*** Opening EXERCISE DATA ***

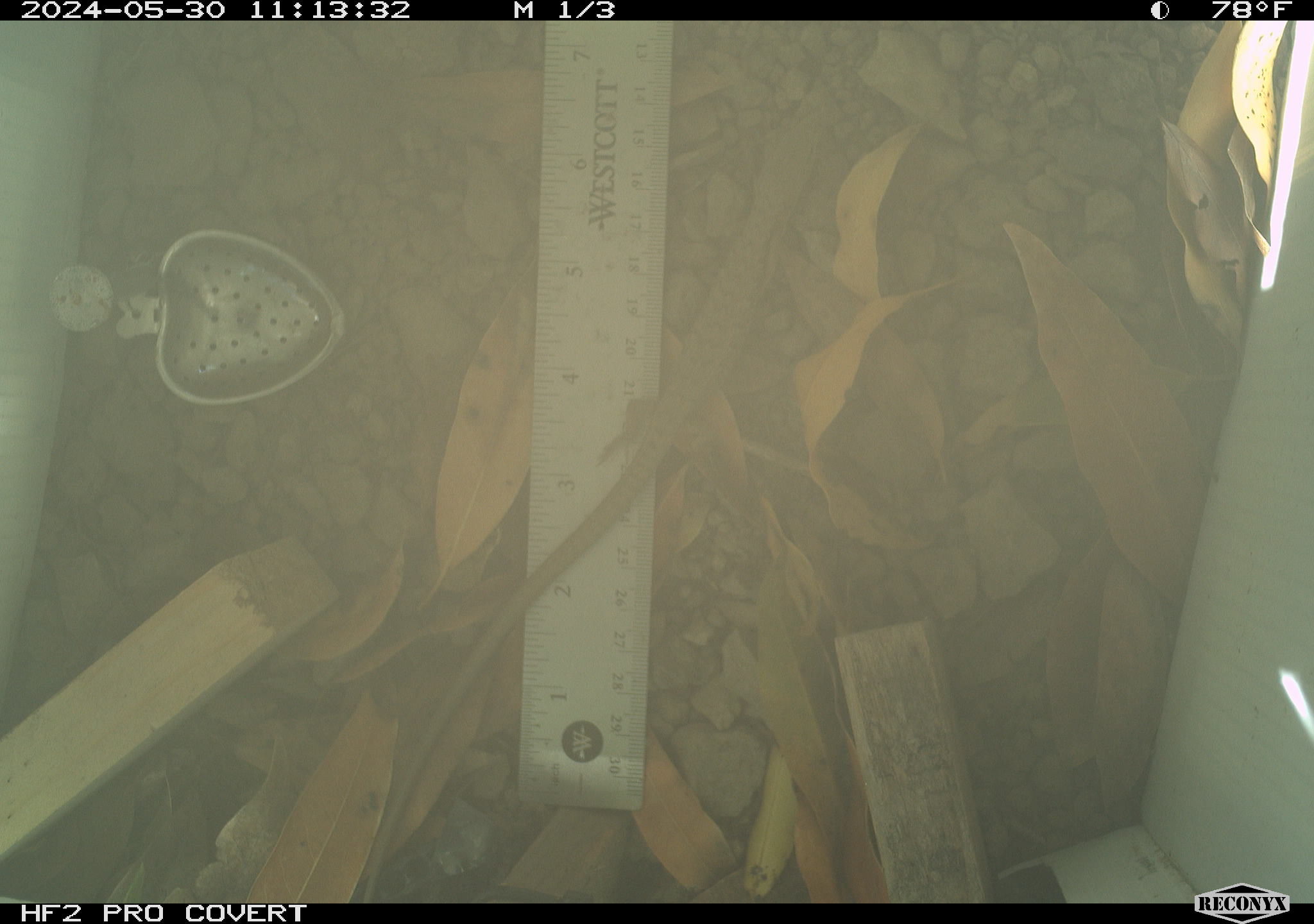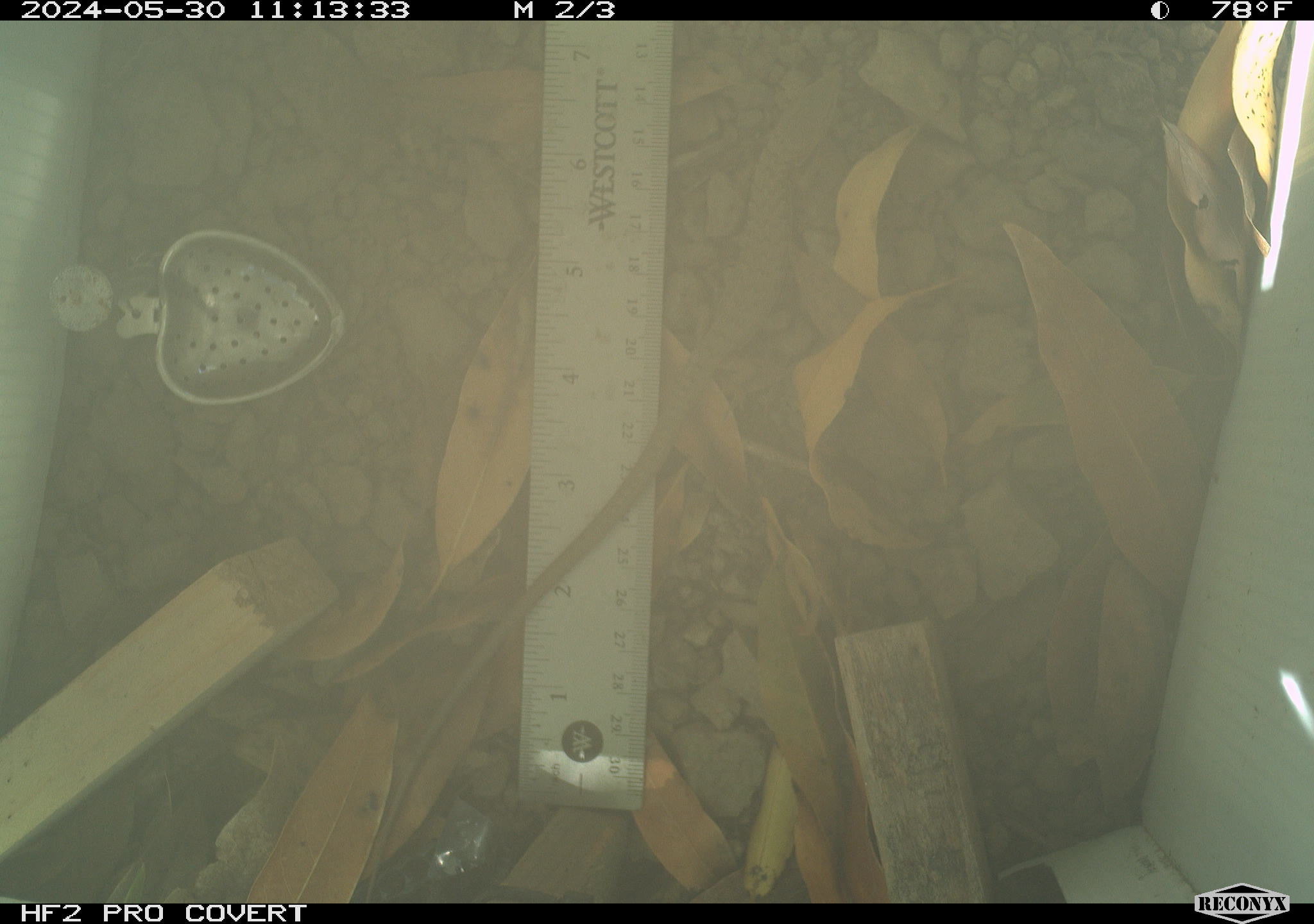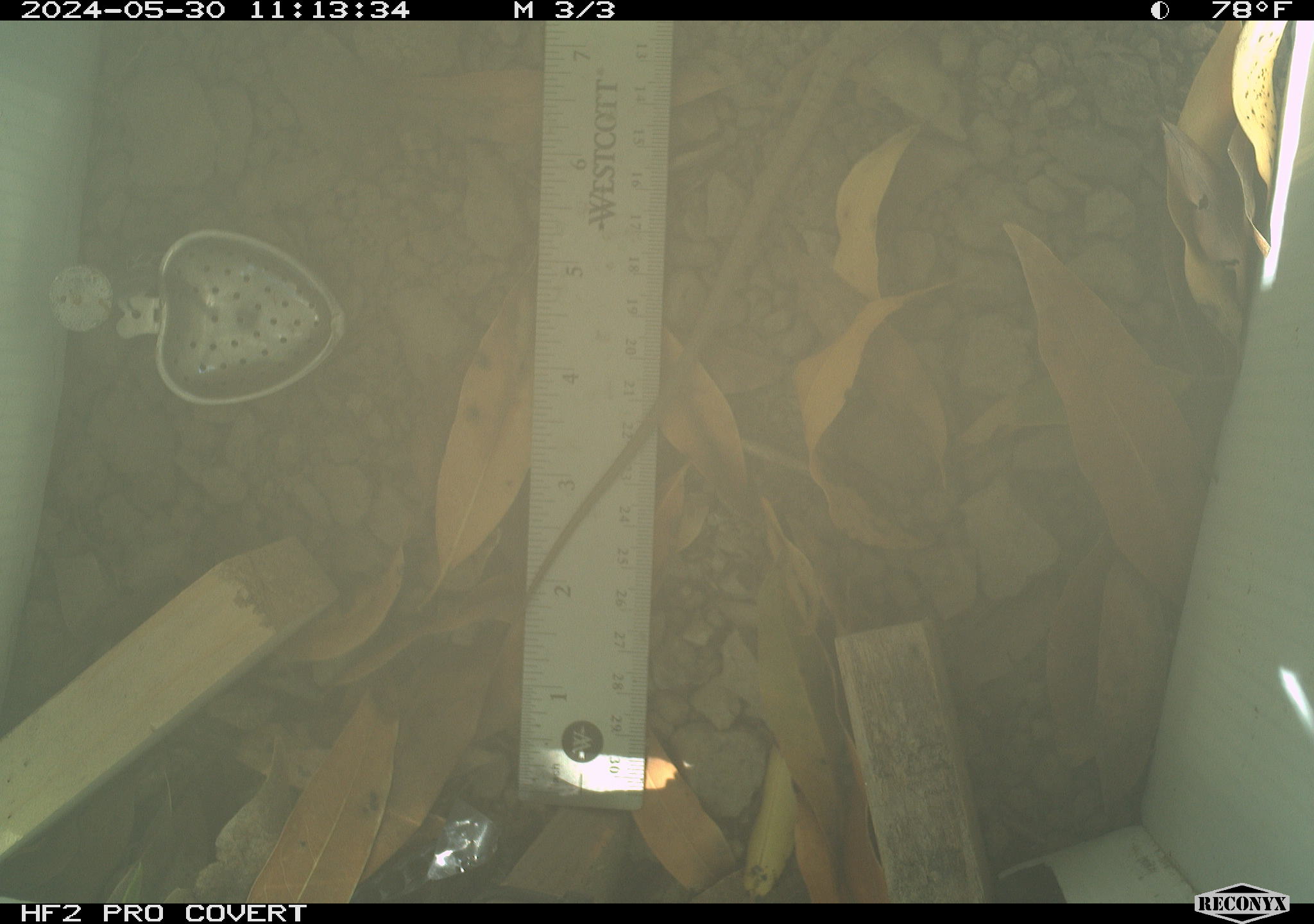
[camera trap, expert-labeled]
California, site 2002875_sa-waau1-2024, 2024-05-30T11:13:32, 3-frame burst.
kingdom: Animalia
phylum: Chordata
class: Reptilia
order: Squamata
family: Anguidae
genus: Elgaria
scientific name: Elgaria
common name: alligator lizards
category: elgaria species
Elgaria species (alligator lizards) (Elgaria).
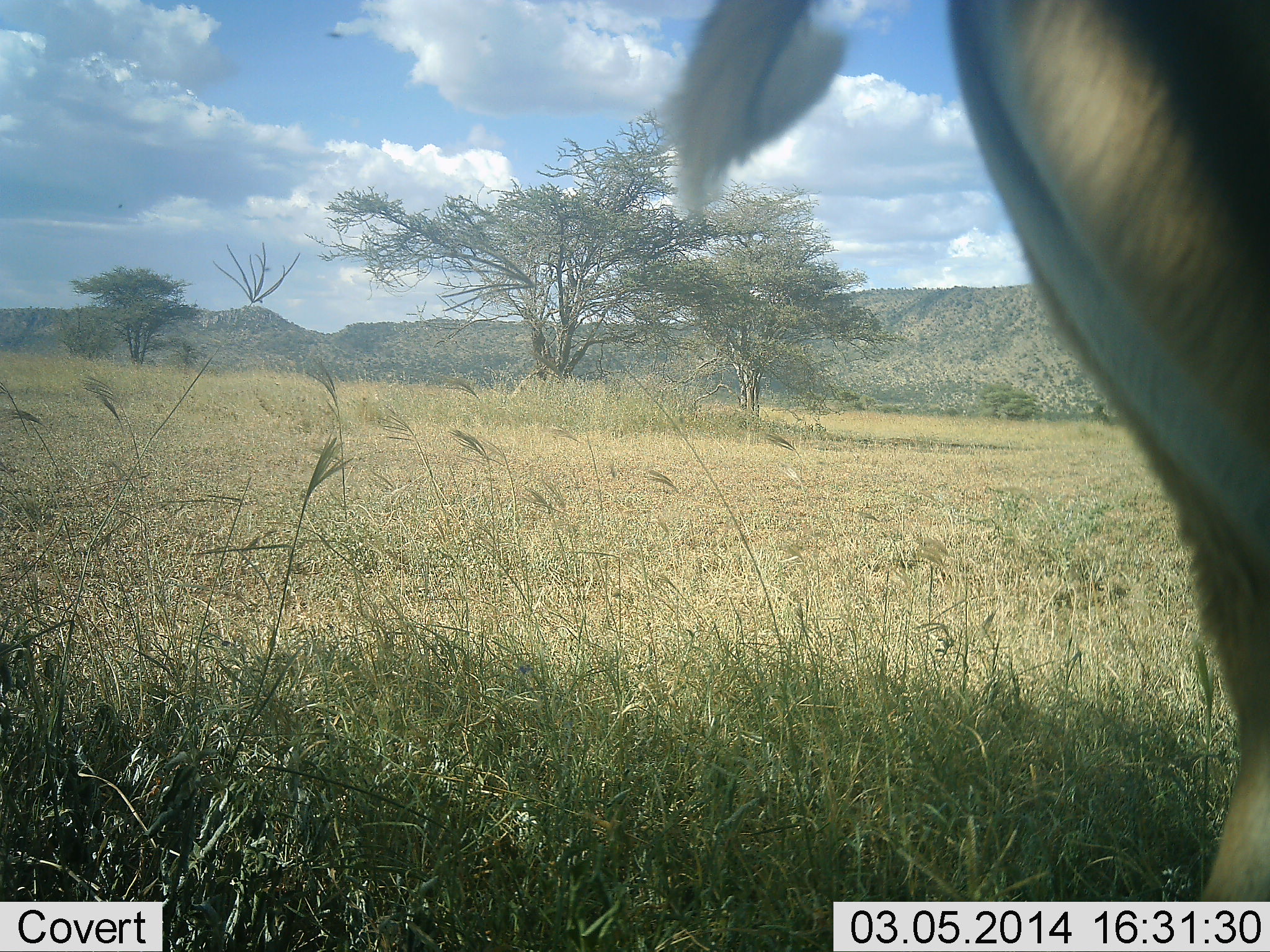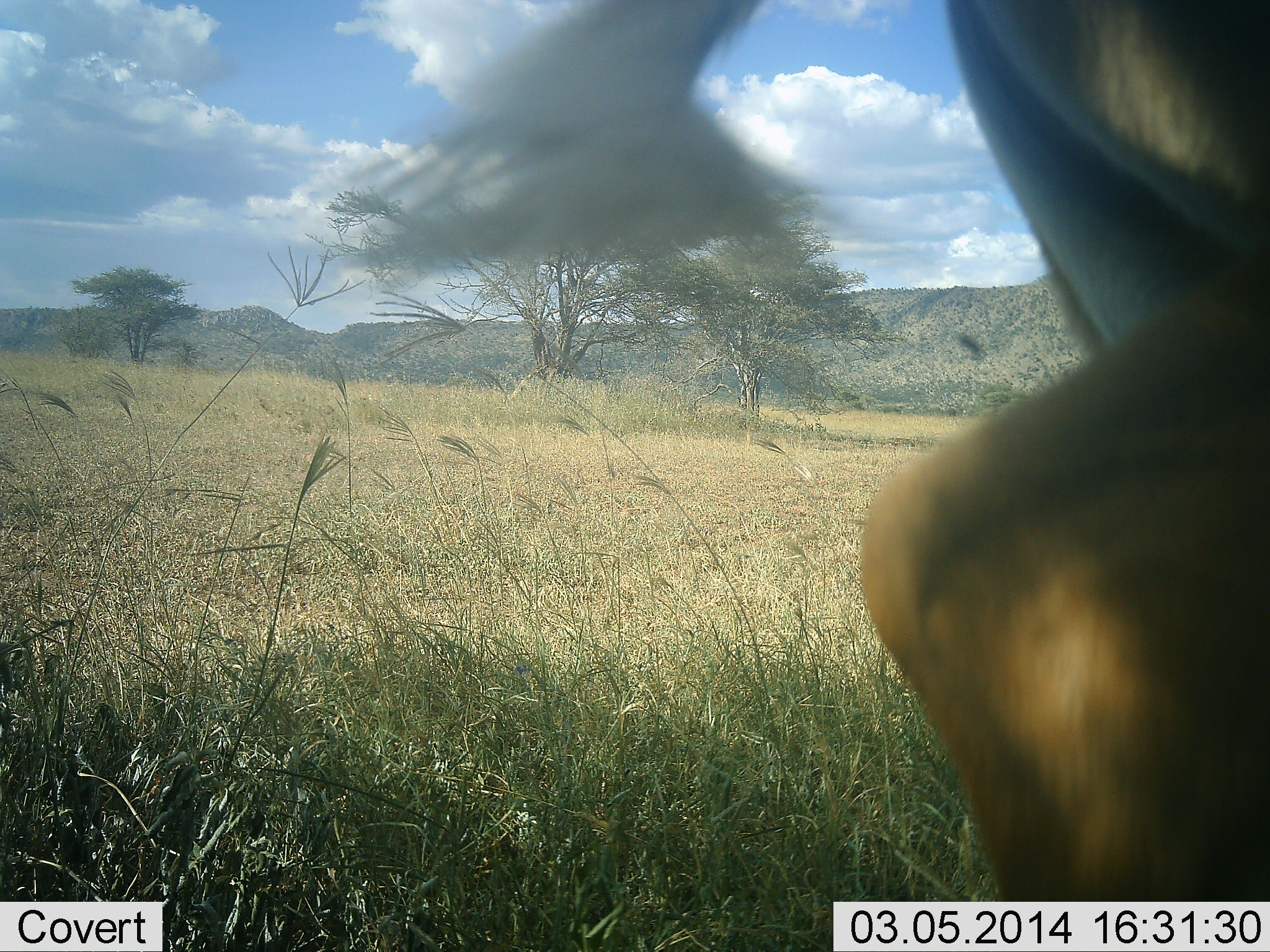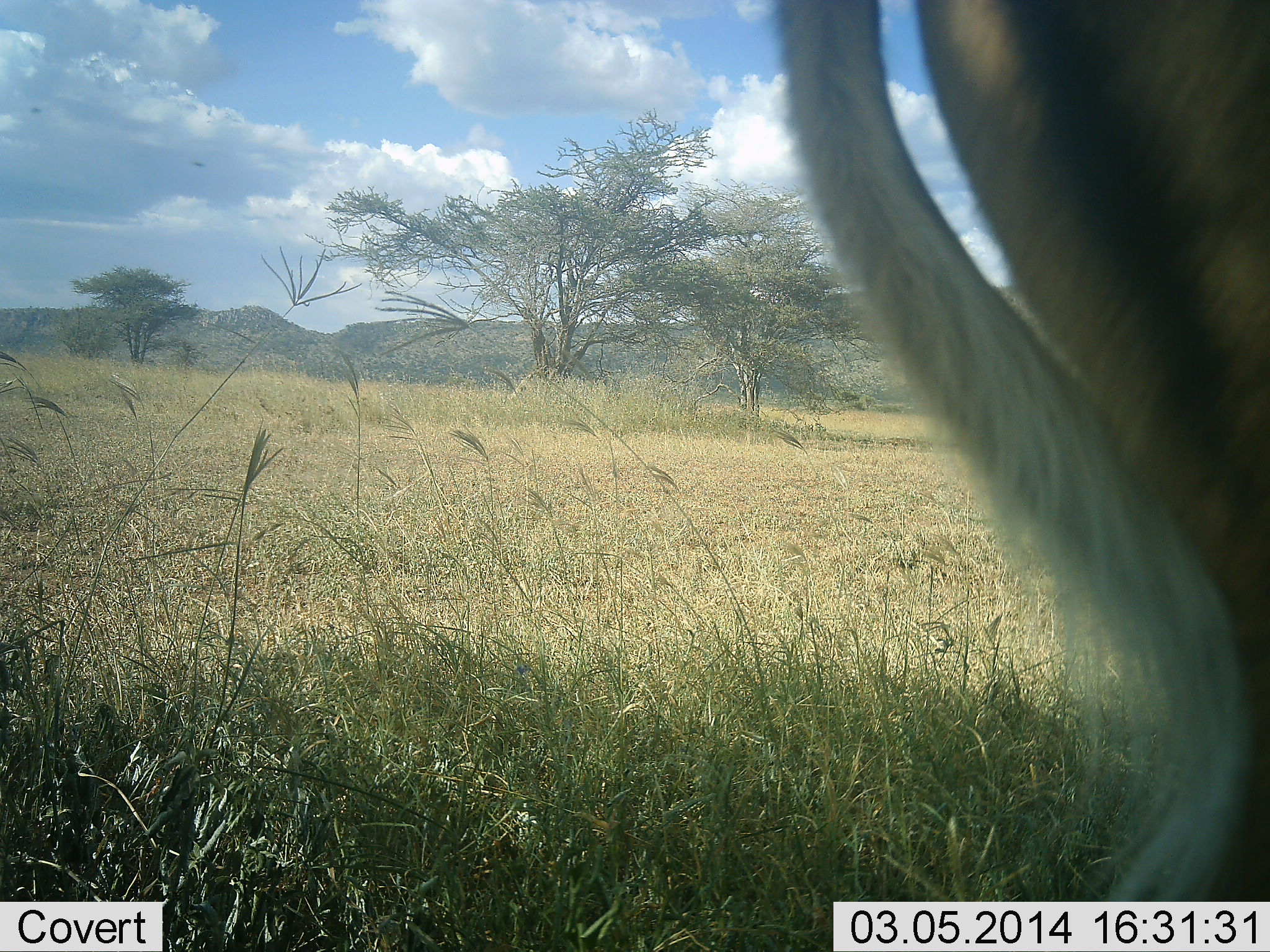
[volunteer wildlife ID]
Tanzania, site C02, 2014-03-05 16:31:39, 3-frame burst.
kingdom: Animalia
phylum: Chordata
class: Mammalia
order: Artiodactyla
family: Bovidae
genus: Aepyceros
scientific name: Aepyceros melampus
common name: impala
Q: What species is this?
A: Impala (Aepyceros melampus).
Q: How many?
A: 1.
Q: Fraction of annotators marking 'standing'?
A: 90%.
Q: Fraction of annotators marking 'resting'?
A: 0%.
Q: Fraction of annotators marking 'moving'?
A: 10%.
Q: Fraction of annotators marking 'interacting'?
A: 0%.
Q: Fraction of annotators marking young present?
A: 0%.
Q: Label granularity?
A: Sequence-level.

*** Closing EXERCISE DATA ***

**TASK STATEMENT**
In the data, the line that contains "2024-05-30T11:13:32, 3-frame burst." begins the part to write out; restate it and each line after it word for word through the end, with no pictures.

**SOLUTION FOR THIS TASK**
California, site 2002875_sa-waau1-2024, 2024-05-30T11:13:32, 3-frame burst.
kingdom: Animalia
phylum: Chordata
class: Reptilia
order: Squamata
family: Anguidae
genus: Elgaria
scientific name: Elgaria
common name: alligator lizards
category: elgaria species
Elgaria species (alligator lizards) (Elgaria).
[volunteer wildlife ID]
Tanzania, site C02, 2014-03-05 16:31:39, 3-frame burst.
kingdom: Animalia
phylum: Chordata
class: Mammalia
order: Artiodactyla
family: Bovidae
genus: Aepyceros
scientific name: Aepyceros melampus
common name: impala
Q: What species is this?
A: Impala (Aepyceros melampus).
Q: How many?
A: 1.
Q: Fraction of annotators marking 'standing'?
A: 90%.
Q: Fraction of annotators marking 'resting'?
A: 0%.
Q: Fraction of annotators marking 'moving'?
A: 10%.
Q: Fraction of annotators marking 'interacting'?
A: 0%.
Q: Fraction of annotators marking young present?
A: 0%.
Q: Label granularity?
A: Sequence-level.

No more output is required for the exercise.